Collection entries:
* START *

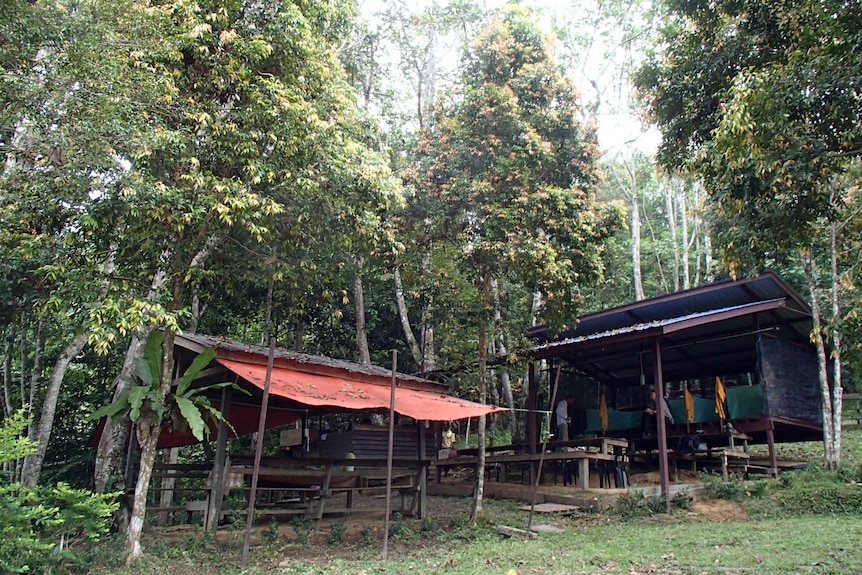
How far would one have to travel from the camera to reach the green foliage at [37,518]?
582cm

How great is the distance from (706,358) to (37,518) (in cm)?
1406

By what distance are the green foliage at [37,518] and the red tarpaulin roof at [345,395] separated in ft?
7.04

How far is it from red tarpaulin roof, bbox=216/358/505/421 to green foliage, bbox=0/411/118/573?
2.15 meters

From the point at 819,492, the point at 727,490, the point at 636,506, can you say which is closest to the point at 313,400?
the point at 636,506

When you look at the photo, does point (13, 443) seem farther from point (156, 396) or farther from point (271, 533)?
point (271, 533)

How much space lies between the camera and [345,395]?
8180 millimetres

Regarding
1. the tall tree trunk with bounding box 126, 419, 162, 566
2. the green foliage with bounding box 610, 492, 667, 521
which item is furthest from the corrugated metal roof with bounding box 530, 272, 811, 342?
the tall tree trunk with bounding box 126, 419, 162, 566

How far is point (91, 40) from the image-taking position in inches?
280

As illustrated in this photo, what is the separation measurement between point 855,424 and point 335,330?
1573 cm

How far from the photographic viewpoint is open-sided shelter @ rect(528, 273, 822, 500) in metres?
12.0

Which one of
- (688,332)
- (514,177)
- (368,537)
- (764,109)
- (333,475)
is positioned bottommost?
(368,537)

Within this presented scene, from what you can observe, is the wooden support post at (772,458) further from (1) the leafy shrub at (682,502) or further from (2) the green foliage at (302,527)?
(2) the green foliage at (302,527)

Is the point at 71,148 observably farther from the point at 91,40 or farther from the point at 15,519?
the point at 15,519

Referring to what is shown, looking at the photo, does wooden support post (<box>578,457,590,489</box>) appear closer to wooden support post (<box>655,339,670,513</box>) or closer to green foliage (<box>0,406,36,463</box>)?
wooden support post (<box>655,339,670,513</box>)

* END *

Quote verbatim the line containing "How far is point" and every line after it through the end of the records above.

How far is point (91, 40) from the image-taking position in inches?
280

As illustrated in this photo, what is the separation measurement between point 855,424 and point 335,330?
1573 cm

How far from the photographic viewpoint is open-sided shelter @ rect(528, 273, 822, 500) in metres?
12.0

Which one of
- (688,332)
- (514,177)
- (368,537)
- (764,109)
- (333,475)
is positioned bottommost?
(368,537)

Within this presented scene, from what you can observe, is the wooden support post at (772,458) further from (1) the leafy shrub at (682,502) or further from (2) the green foliage at (302,527)?
(2) the green foliage at (302,527)

Is the point at 71,148 observably farther from the point at 91,40 or farther from the point at 15,519?
the point at 15,519

Referring to what is shown, looking at the photo, does wooden support post (<box>578,457,590,489</box>) appear closer to wooden support post (<box>655,339,670,513</box>) or closer to green foliage (<box>0,406,36,463</box>)?
wooden support post (<box>655,339,670,513</box>)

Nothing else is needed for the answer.